“Bello, sabio, audaz, intrépido, afortunado y glorioso. Destinado a morir joven y a que el mundo habla de él para siempre”, así describía Quinto Arrio, uno de sus numerosos biógrafos, a Alejandro Magno, el hombre que en sus 32 años de vida más cambió la faz de su la Tierra, difundió la lengua y la cultura griega por todo el Oriente y aún hoy, 2.356 años después de su muerte sigue siendo adorado como dios por miles de personas en el mundo y admirado por colectivos gays, no sin razón. Nunca un gay llegó tan alto.
Alejandro nació el 15 de abril del 324 antes de Cristo en Pella, Macedonia, era hijo de Filipo y Olimpia. Se asoció con el asesinato de su padre y con su madre mantuvo una relación amor/odio muy intensa. Siempre le reprochaba que “le cobraba un alto alquiler por nueve meses de alojamiento”.
Con 18 años ganó su primera batalla importante, a los 20 ya era rey y con 23 años derrotó al gran rey de Persia Darío III y creó un imperio que iba desde Tracia (la actual Albania) hasta la India, con cuyo rey Poros mantuvo una intensa relación en todos los sentidos.
Alejandro siempre fue un hombre especial. El Oráculo de Siwa le reconoció como hijo de Amón Zeus, dios de tierra, y como tal fue venerado. Y lo cierto es que lo parecía, aunque no de gran estatura, ni en lo más intenso del combate sudaba y nunca olía mal, apenas comía y bebía poco, y parecía completamente inmune a las heridas de armas, de hecho murió de malaria.
Nunca le gustaron las mujeres, se casó con dos, pero por motivos políticos, conseguir un heredero para su inmenso imperio. La primera vez con Roxana, una princesa sogdiana, y la segunda con Estateira, la hija de su enemigo Darío III, a la vez que casaba a su gran amor Hefestión con la hermana de ésta.
Conoció a Hefestión, hijo de un príncipe macedonio, en la academia que Aristóteles creó cerca de Pella por orden de Filipo. Ambos tenían quince años, y parece ser que, según relata Plutarco, el flechazo fue instantáneo. Fue el único y gran amor, su Patroclo (el que fuera amante de Aquiles), su camarada, amigo, confidente, le siguió en el destierro y hasta en los últimos desiertos de Mesopotania.
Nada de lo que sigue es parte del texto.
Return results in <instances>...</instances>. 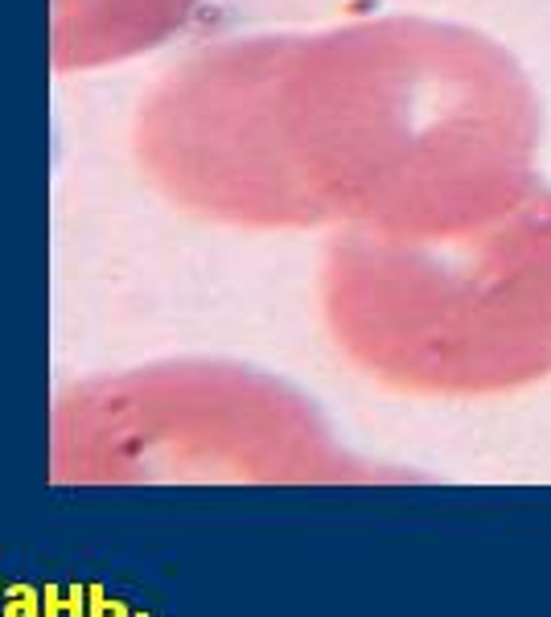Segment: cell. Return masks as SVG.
Wrapping results in <instances>:
<instances>
[{
  "mask_svg": "<svg viewBox=\"0 0 551 617\" xmlns=\"http://www.w3.org/2000/svg\"><path fill=\"white\" fill-rule=\"evenodd\" d=\"M506 62L424 21L223 42L149 91L137 156L165 198L214 223L473 231L535 186L473 165V83Z\"/></svg>",
  "mask_w": 551,
  "mask_h": 617,
  "instance_id": "1",
  "label": "cell"
},
{
  "mask_svg": "<svg viewBox=\"0 0 551 617\" xmlns=\"http://www.w3.org/2000/svg\"><path fill=\"white\" fill-rule=\"evenodd\" d=\"M326 305L338 342L396 387H523L551 375V231H345Z\"/></svg>",
  "mask_w": 551,
  "mask_h": 617,
  "instance_id": "2",
  "label": "cell"
},
{
  "mask_svg": "<svg viewBox=\"0 0 551 617\" xmlns=\"http://www.w3.org/2000/svg\"><path fill=\"white\" fill-rule=\"evenodd\" d=\"M202 0H54L50 58L58 70L124 62L173 37Z\"/></svg>",
  "mask_w": 551,
  "mask_h": 617,
  "instance_id": "3",
  "label": "cell"
},
{
  "mask_svg": "<svg viewBox=\"0 0 551 617\" xmlns=\"http://www.w3.org/2000/svg\"><path fill=\"white\" fill-rule=\"evenodd\" d=\"M0 617H46L42 614V589L25 581L4 584V593H0Z\"/></svg>",
  "mask_w": 551,
  "mask_h": 617,
  "instance_id": "4",
  "label": "cell"
},
{
  "mask_svg": "<svg viewBox=\"0 0 551 617\" xmlns=\"http://www.w3.org/2000/svg\"><path fill=\"white\" fill-rule=\"evenodd\" d=\"M86 617H132V605L120 597H107L99 584H86Z\"/></svg>",
  "mask_w": 551,
  "mask_h": 617,
  "instance_id": "5",
  "label": "cell"
},
{
  "mask_svg": "<svg viewBox=\"0 0 551 617\" xmlns=\"http://www.w3.org/2000/svg\"><path fill=\"white\" fill-rule=\"evenodd\" d=\"M42 614H46V617H67V589L46 584V589H42Z\"/></svg>",
  "mask_w": 551,
  "mask_h": 617,
  "instance_id": "6",
  "label": "cell"
},
{
  "mask_svg": "<svg viewBox=\"0 0 551 617\" xmlns=\"http://www.w3.org/2000/svg\"><path fill=\"white\" fill-rule=\"evenodd\" d=\"M67 617H86V584H67Z\"/></svg>",
  "mask_w": 551,
  "mask_h": 617,
  "instance_id": "7",
  "label": "cell"
},
{
  "mask_svg": "<svg viewBox=\"0 0 551 617\" xmlns=\"http://www.w3.org/2000/svg\"><path fill=\"white\" fill-rule=\"evenodd\" d=\"M0 593H4V584H0Z\"/></svg>",
  "mask_w": 551,
  "mask_h": 617,
  "instance_id": "8",
  "label": "cell"
}]
</instances>
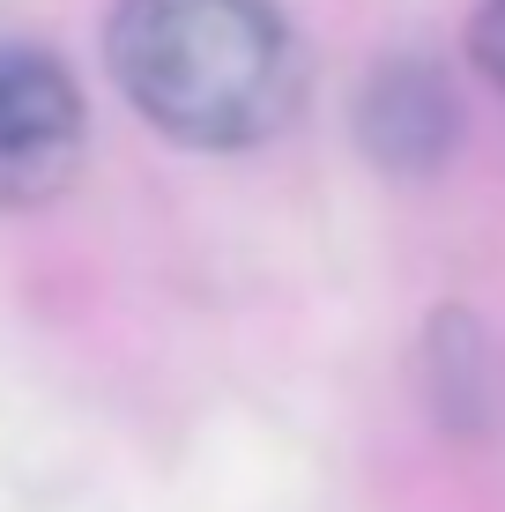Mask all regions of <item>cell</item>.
Instances as JSON below:
<instances>
[{"label": "cell", "mask_w": 505, "mask_h": 512, "mask_svg": "<svg viewBox=\"0 0 505 512\" xmlns=\"http://www.w3.org/2000/svg\"><path fill=\"white\" fill-rule=\"evenodd\" d=\"M424 394L439 423H454V431H483L498 409V379H491V342H483V327L468 320V312H439L424 334Z\"/></svg>", "instance_id": "4"}, {"label": "cell", "mask_w": 505, "mask_h": 512, "mask_svg": "<svg viewBox=\"0 0 505 512\" xmlns=\"http://www.w3.org/2000/svg\"><path fill=\"white\" fill-rule=\"evenodd\" d=\"M82 90L45 45H0V208H38L82 171Z\"/></svg>", "instance_id": "2"}, {"label": "cell", "mask_w": 505, "mask_h": 512, "mask_svg": "<svg viewBox=\"0 0 505 512\" xmlns=\"http://www.w3.org/2000/svg\"><path fill=\"white\" fill-rule=\"evenodd\" d=\"M357 141L394 179H431L461 141V97L446 82V67L424 52L379 60L372 82L357 90Z\"/></svg>", "instance_id": "3"}, {"label": "cell", "mask_w": 505, "mask_h": 512, "mask_svg": "<svg viewBox=\"0 0 505 512\" xmlns=\"http://www.w3.org/2000/svg\"><path fill=\"white\" fill-rule=\"evenodd\" d=\"M468 52H476V67L505 90V0H483L476 23H468Z\"/></svg>", "instance_id": "5"}, {"label": "cell", "mask_w": 505, "mask_h": 512, "mask_svg": "<svg viewBox=\"0 0 505 512\" xmlns=\"http://www.w3.org/2000/svg\"><path fill=\"white\" fill-rule=\"evenodd\" d=\"M104 67L186 149H260L305 104V45L275 0H119Z\"/></svg>", "instance_id": "1"}]
</instances>
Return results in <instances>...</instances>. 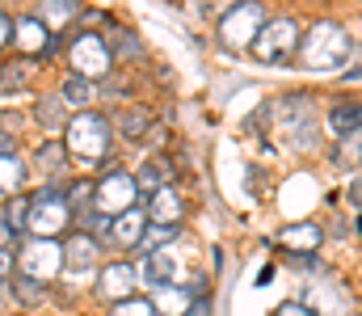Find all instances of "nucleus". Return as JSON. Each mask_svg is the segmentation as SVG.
Returning <instances> with one entry per match:
<instances>
[{
	"mask_svg": "<svg viewBox=\"0 0 362 316\" xmlns=\"http://www.w3.org/2000/svg\"><path fill=\"white\" fill-rule=\"evenodd\" d=\"M139 51H144V47L135 42V34H131V30H118V34H114V47H110V55H139Z\"/></svg>",
	"mask_w": 362,
	"mask_h": 316,
	"instance_id": "473e14b6",
	"label": "nucleus"
},
{
	"mask_svg": "<svg viewBox=\"0 0 362 316\" xmlns=\"http://www.w3.org/2000/svg\"><path fill=\"white\" fill-rule=\"evenodd\" d=\"M185 316H215V308H211V300L202 295V300H194V308H189Z\"/></svg>",
	"mask_w": 362,
	"mask_h": 316,
	"instance_id": "e433bc0d",
	"label": "nucleus"
},
{
	"mask_svg": "<svg viewBox=\"0 0 362 316\" xmlns=\"http://www.w3.org/2000/svg\"><path fill=\"white\" fill-rule=\"evenodd\" d=\"M8 42H13V21H8V17L0 13V51H4Z\"/></svg>",
	"mask_w": 362,
	"mask_h": 316,
	"instance_id": "c9c22d12",
	"label": "nucleus"
},
{
	"mask_svg": "<svg viewBox=\"0 0 362 316\" xmlns=\"http://www.w3.org/2000/svg\"><path fill=\"white\" fill-rule=\"evenodd\" d=\"M329 127H333V135H358L362 131V102L354 98H337V102L329 105Z\"/></svg>",
	"mask_w": 362,
	"mask_h": 316,
	"instance_id": "6ab92c4d",
	"label": "nucleus"
},
{
	"mask_svg": "<svg viewBox=\"0 0 362 316\" xmlns=\"http://www.w3.org/2000/svg\"><path fill=\"white\" fill-rule=\"evenodd\" d=\"M148 122H152V118H148L144 105H131L127 114L118 110V131H122V139H144V135H148Z\"/></svg>",
	"mask_w": 362,
	"mask_h": 316,
	"instance_id": "393cba45",
	"label": "nucleus"
},
{
	"mask_svg": "<svg viewBox=\"0 0 362 316\" xmlns=\"http://www.w3.org/2000/svg\"><path fill=\"white\" fill-rule=\"evenodd\" d=\"M299 64L308 68V72H337V68H346L350 64V55H354V42H350V34L337 25V21H316L303 38H299Z\"/></svg>",
	"mask_w": 362,
	"mask_h": 316,
	"instance_id": "f257e3e1",
	"label": "nucleus"
},
{
	"mask_svg": "<svg viewBox=\"0 0 362 316\" xmlns=\"http://www.w3.org/2000/svg\"><path fill=\"white\" fill-rule=\"evenodd\" d=\"M59 165H64V139H47V144L34 152V169H38L42 177H51Z\"/></svg>",
	"mask_w": 362,
	"mask_h": 316,
	"instance_id": "a878e982",
	"label": "nucleus"
},
{
	"mask_svg": "<svg viewBox=\"0 0 362 316\" xmlns=\"http://www.w3.org/2000/svg\"><path fill=\"white\" fill-rule=\"evenodd\" d=\"M64 199H68V207H72V219H76V215H89L93 186H89V182H72V186L64 190Z\"/></svg>",
	"mask_w": 362,
	"mask_h": 316,
	"instance_id": "c85d7f7f",
	"label": "nucleus"
},
{
	"mask_svg": "<svg viewBox=\"0 0 362 316\" xmlns=\"http://www.w3.org/2000/svg\"><path fill=\"white\" fill-rule=\"evenodd\" d=\"M13 42L21 47V59H34V55H47L51 30L38 17H21V21H13Z\"/></svg>",
	"mask_w": 362,
	"mask_h": 316,
	"instance_id": "dca6fc26",
	"label": "nucleus"
},
{
	"mask_svg": "<svg viewBox=\"0 0 362 316\" xmlns=\"http://www.w3.org/2000/svg\"><path fill=\"white\" fill-rule=\"evenodd\" d=\"M135 283H139V274H135L131 262H110V266L101 270V279H97V291H101L110 304H122V300L135 295Z\"/></svg>",
	"mask_w": 362,
	"mask_h": 316,
	"instance_id": "9d476101",
	"label": "nucleus"
},
{
	"mask_svg": "<svg viewBox=\"0 0 362 316\" xmlns=\"http://www.w3.org/2000/svg\"><path fill=\"white\" fill-rule=\"evenodd\" d=\"M144 232H148V211H144V207H131V211H122L118 219H110L105 245H118V249H139Z\"/></svg>",
	"mask_w": 362,
	"mask_h": 316,
	"instance_id": "9b49d317",
	"label": "nucleus"
},
{
	"mask_svg": "<svg viewBox=\"0 0 362 316\" xmlns=\"http://www.w3.org/2000/svg\"><path fill=\"white\" fill-rule=\"evenodd\" d=\"M68 223H72V207H68V199H64L59 186L47 182L42 190L30 194V215H25V232H30V236L55 240V236L68 232Z\"/></svg>",
	"mask_w": 362,
	"mask_h": 316,
	"instance_id": "7ed1b4c3",
	"label": "nucleus"
},
{
	"mask_svg": "<svg viewBox=\"0 0 362 316\" xmlns=\"http://www.w3.org/2000/svg\"><path fill=\"white\" fill-rule=\"evenodd\" d=\"M144 279H148V287H165V283L185 287V270H181V257L173 253V245L148 253V262H144Z\"/></svg>",
	"mask_w": 362,
	"mask_h": 316,
	"instance_id": "f8f14e48",
	"label": "nucleus"
},
{
	"mask_svg": "<svg viewBox=\"0 0 362 316\" xmlns=\"http://www.w3.org/2000/svg\"><path fill=\"white\" fill-rule=\"evenodd\" d=\"M97 245H101V240H93L89 232H72V236L64 240V270H72V274H93V270H97Z\"/></svg>",
	"mask_w": 362,
	"mask_h": 316,
	"instance_id": "ddd939ff",
	"label": "nucleus"
},
{
	"mask_svg": "<svg viewBox=\"0 0 362 316\" xmlns=\"http://www.w3.org/2000/svg\"><path fill=\"white\" fill-rule=\"evenodd\" d=\"M0 156H13V135L8 131H0Z\"/></svg>",
	"mask_w": 362,
	"mask_h": 316,
	"instance_id": "4c0bfd02",
	"label": "nucleus"
},
{
	"mask_svg": "<svg viewBox=\"0 0 362 316\" xmlns=\"http://www.w3.org/2000/svg\"><path fill=\"white\" fill-rule=\"evenodd\" d=\"M181 215H185V199H181L177 186H165L160 194H152V199H148V223L181 228Z\"/></svg>",
	"mask_w": 362,
	"mask_h": 316,
	"instance_id": "2eb2a0df",
	"label": "nucleus"
},
{
	"mask_svg": "<svg viewBox=\"0 0 362 316\" xmlns=\"http://www.w3.org/2000/svg\"><path fill=\"white\" fill-rule=\"evenodd\" d=\"M30 177V165L13 152V156H0V194H17Z\"/></svg>",
	"mask_w": 362,
	"mask_h": 316,
	"instance_id": "aec40b11",
	"label": "nucleus"
},
{
	"mask_svg": "<svg viewBox=\"0 0 362 316\" xmlns=\"http://www.w3.org/2000/svg\"><path fill=\"white\" fill-rule=\"evenodd\" d=\"M8 295H13L21 308H38V304L47 300V287H42V283H34V279H25V274H13V287H8Z\"/></svg>",
	"mask_w": 362,
	"mask_h": 316,
	"instance_id": "4be33fe9",
	"label": "nucleus"
},
{
	"mask_svg": "<svg viewBox=\"0 0 362 316\" xmlns=\"http://www.w3.org/2000/svg\"><path fill=\"white\" fill-rule=\"evenodd\" d=\"M135 177V190L139 194H160L165 186H173V165H169V156H148L144 165H139V173H131Z\"/></svg>",
	"mask_w": 362,
	"mask_h": 316,
	"instance_id": "f3484780",
	"label": "nucleus"
},
{
	"mask_svg": "<svg viewBox=\"0 0 362 316\" xmlns=\"http://www.w3.org/2000/svg\"><path fill=\"white\" fill-rule=\"evenodd\" d=\"M358 160H362V131H358V135H346V139L337 144V165L354 169Z\"/></svg>",
	"mask_w": 362,
	"mask_h": 316,
	"instance_id": "7c9ffc66",
	"label": "nucleus"
},
{
	"mask_svg": "<svg viewBox=\"0 0 362 316\" xmlns=\"http://www.w3.org/2000/svg\"><path fill=\"white\" fill-rule=\"evenodd\" d=\"M358 316H362V312H358Z\"/></svg>",
	"mask_w": 362,
	"mask_h": 316,
	"instance_id": "79ce46f5",
	"label": "nucleus"
},
{
	"mask_svg": "<svg viewBox=\"0 0 362 316\" xmlns=\"http://www.w3.org/2000/svg\"><path fill=\"white\" fill-rule=\"evenodd\" d=\"M110 316H156L152 308V300H144V295H131V300H122V304H114Z\"/></svg>",
	"mask_w": 362,
	"mask_h": 316,
	"instance_id": "2f4dec72",
	"label": "nucleus"
},
{
	"mask_svg": "<svg viewBox=\"0 0 362 316\" xmlns=\"http://www.w3.org/2000/svg\"><path fill=\"white\" fill-rule=\"evenodd\" d=\"M59 270H64V240H38V236H30L17 249V274H25V279H34V283L47 287Z\"/></svg>",
	"mask_w": 362,
	"mask_h": 316,
	"instance_id": "0eeeda50",
	"label": "nucleus"
},
{
	"mask_svg": "<svg viewBox=\"0 0 362 316\" xmlns=\"http://www.w3.org/2000/svg\"><path fill=\"white\" fill-rule=\"evenodd\" d=\"M110 144H114V127H110V118L97 114V110L72 114L68 127H64V152H72V156L85 160V165L105 160V156H110Z\"/></svg>",
	"mask_w": 362,
	"mask_h": 316,
	"instance_id": "f03ea898",
	"label": "nucleus"
},
{
	"mask_svg": "<svg viewBox=\"0 0 362 316\" xmlns=\"http://www.w3.org/2000/svg\"><path fill=\"white\" fill-rule=\"evenodd\" d=\"M13 266H17V253L13 249H0V287L13 279Z\"/></svg>",
	"mask_w": 362,
	"mask_h": 316,
	"instance_id": "72a5a7b5",
	"label": "nucleus"
},
{
	"mask_svg": "<svg viewBox=\"0 0 362 316\" xmlns=\"http://www.w3.org/2000/svg\"><path fill=\"white\" fill-rule=\"evenodd\" d=\"M68 59H72V72L85 76V81H105L110 68H114V55H110V42L97 34V30H81L72 42H68Z\"/></svg>",
	"mask_w": 362,
	"mask_h": 316,
	"instance_id": "423d86ee",
	"label": "nucleus"
},
{
	"mask_svg": "<svg viewBox=\"0 0 362 316\" xmlns=\"http://www.w3.org/2000/svg\"><path fill=\"white\" fill-rule=\"evenodd\" d=\"M38 127L51 131V135L64 131V127H68V105L59 102V98H42V102H38Z\"/></svg>",
	"mask_w": 362,
	"mask_h": 316,
	"instance_id": "5701e85b",
	"label": "nucleus"
},
{
	"mask_svg": "<svg viewBox=\"0 0 362 316\" xmlns=\"http://www.w3.org/2000/svg\"><path fill=\"white\" fill-rule=\"evenodd\" d=\"M274 316H316V312H312L308 304H282V308H278Z\"/></svg>",
	"mask_w": 362,
	"mask_h": 316,
	"instance_id": "f704fd0d",
	"label": "nucleus"
},
{
	"mask_svg": "<svg viewBox=\"0 0 362 316\" xmlns=\"http://www.w3.org/2000/svg\"><path fill=\"white\" fill-rule=\"evenodd\" d=\"M181 236V228H165V223H148V232H144V240H139V249H148V253H156V249H169L173 240Z\"/></svg>",
	"mask_w": 362,
	"mask_h": 316,
	"instance_id": "bb28decb",
	"label": "nucleus"
},
{
	"mask_svg": "<svg viewBox=\"0 0 362 316\" xmlns=\"http://www.w3.org/2000/svg\"><path fill=\"white\" fill-rule=\"evenodd\" d=\"M25 81H30V59H8V64L0 68V93L21 89Z\"/></svg>",
	"mask_w": 362,
	"mask_h": 316,
	"instance_id": "cd10ccee",
	"label": "nucleus"
},
{
	"mask_svg": "<svg viewBox=\"0 0 362 316\" xmlns=\"http://www.w3.org/2000/svg\"><path fill=\"white\" fill-rule=\"evenodd\" d=\"M8 240H13V228H8L4 215H0V249H8Z\"/></svg>",
	"mask_w": 362,
	"mask_h": 316,
	"instance_id": "58836bf2",
	"label": "nucleus"
},
{
	"mask_svg": "<svg viewBox=\"0 0 362 316\" xmlns=\"http://www.w3.org/2000/svg\"><path fill=\"white\" fill-rule=\"evenodd\" d=\"M81 17V4L76 0H55V4H42L38 8V21L47 25V30H59V25H68V21H76Z\"/></svg>",
	"mask_w": 362,
	"mask_h": 316,
	"instance_id": "412c9836",
	"label": "nucleus"
},
{
	"mask_svg": "<svg viewBox=\"0 0 362 316\" xmlns=\"http://www.w3.org/2000/svg\"><path fill=\"white\" fill-rule=\"evenodd\" d=\"M350 203H354V207L362 211V177L354 182V186H350Z\"/></svg>",
	"mask_w": 362,
	"mask_h": 316,
	"instance_id": "ea45409f",
	"label": "nucleus"
},
{
	"mask_svg": "<svg viewBox=\"0 0 362 316\" xmlns=\"http://www.w3.org/2000/svg\"><path fill=\"white\" fill-rule=\"evenodd\" d=\"M262 25H266V8L257 0H236L219 17V42L228 51H245V47H253V38H257Z\"/></svg>",
	"mask_w": 362,
	"mask_h": 316,
	"instance_id": "20e7f679",
	"label": "nucleus"
},
{
	"mask_svg": "<svg viewBox=\"0 0 362 316\" xmlns=\"http://www.w3.org/2000/svg\"><path fill=\"white\" fill-rule=\"evenodd\" d=\"M0 215H4V223H8L13 232H21V228H25V215H30V194H17V199H8Z\"/></svg>",
	"mask_w": 362,
	"mask_h": 316,
	"instance_id": "c756f323",
	"label": "nucleus"
},
{
	"mask_svg": "<svg viewBox=\"0 0 362 316\" xmlns=\"http://www.w3.org/2000/svg\"><path fill=\"white\" fill-rule=\"evenodd\" d=\"M274 110L282 114V131H286L299 148H312L316 127H312V105H308V98H282Z\"/></svg>",
	"mask_w": 362,
	"mask_h": 316,
	"instance_id": "1a4fd4ad",
	"label": "nucleus"
},
{
	"mask_svg": "<svg viewBox=\"0 0 362 316\" xmlns=\"http://www.w3.org/2000/svg\"><path fill=\"white\" fill-rule=\"evenodd\" d=\"M4 295H8V291H4V287H0V300H4Z\"/></svg>",
	"mask_w": 362,
	"mask_h": 316,
	"instance_id": "a19ab883",
	"label": "nucleus"
},
{
	"mask_svg": "<svg viewBox=\"0 0 362 316\" xmlns=\"http://www.w3.org/2000/svg\"><path fill=\"white\" fill-rule=\"evenodd\" d=\"M262 64H291V55L299 51V25L295 17H266V25L257 30L253 47H249Z\"/></svg>",
	"mask_w": 362,
	"mask_h": 316,
	"instance_id": "39448f33",
	"label": "nucleus"
},
{
	"mask_svg": "<svg viewBox=\"0 0 362 316\" xmlns=\"http://www.w3.org/2000/svg\"><path fill=\"white\" fill-rule=\"evenodd\" d=\"M320 240H325V232H320V223H312V219L291 223V228H282V236H278V245H282L291 257H308V253H316Z\"/></svg>",
	"mask_w": 362,
	"mask_h": 316,
	"instance_id": "4468645a",
	"label": "nucleus"
},
{
	"mask_svg": "<svg viewBox=\"0 0 362 316\" xmlns=\"http://www.w3.org/2000/svg\"><path fill=\"white\" fill-rule=\"evenodd\" d=\"M152 308H156V316H185L194 308V295H189V287L165 283V287H152Z\"/></svg>",
	"mask_w": 362,
	"mask_h": 316,
	"instance_id": "a211bd4d",
	"label": "nucleus"
},
{
	"mask_svg": "<svg viewBox=\"0 0 362 316\" xmlns=\"http://www.w3.org/2000/svg\"><path fill=\"white\" fill-rule=\"evenodd\" d=\"M135 199H139V190H135V177L131 173H122V169H114V173H105L97 186H93V215H105V219H118L122 211L135 207Z\"/></svg>",
	"mask_w": 362,
	"mask_h": 316,
	"instance_id": "6e6552de",
	"label": "nucleus"
},
{
	"mask_svg": "<svg viewBox=\"0 0 362 316\" xmlns=\"http://www.w3.org/2000/svg\"><path fill=\"white\" fill-rule=\"evenodd\" d=\"M93 98H97V85L85 81V76H68L64 89H59V102L64 105H89Z\"/></svg>",
	"mask_w": 362,
	"mask_h": 316,
	"instance_id": "b1692460",
	"label": "nucleus"
}]
</instances>
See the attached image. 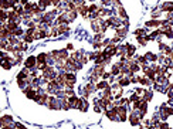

Hefestión era alto, guapo, rubio, fuerte, un gran estratega, irresistible para las mujeres, pero solo consintió casarse cuando Alejandro se lo ordenó. Quería que los hijos de su amados fueran sobrinos suyos para hacer aún más fuertes los lazos que les unían.
La relación entre ambos fue tan intensa que Alejandro le consideraba como si fuera él mismo. De hecho cunando la reina madre de Persia se rindió en Issos confundió a Hefestión con Alejandro y se arrodilló ante él en acto de sumisión. Alejandro no solo no se molestó, sino que le dijo “no te preocupes, él también es Alejandro”.
La muerte de Hesfestión en Ectabana fue una tragedia para Alejandro, mandó a cubrir de negro las siete murallas de oro de la ciudad, la residencia de verano de los reyes persas, le dedicó juegos funerarios nunca vistos y erigió en su honor una ciudad, que permaneció habitada hasta el siglo VI d.C. Apenas un año después el propio Alejandro murió en Babilonia sin haberse recuperado nunca de la pérdida de su amado. Tenía 32 años.
Alejandro fue la luz que explota con fuerza y se disuelve con rapidez. El dios Iskander que las tribus afganas del interior aún veneran hoy en día, el guerrero invencible, conquistó mundos y sometió imperios, pero su mayor orgullo fue el ser amador fielmente por Hesfestión como “Aquiles por Patroclo”.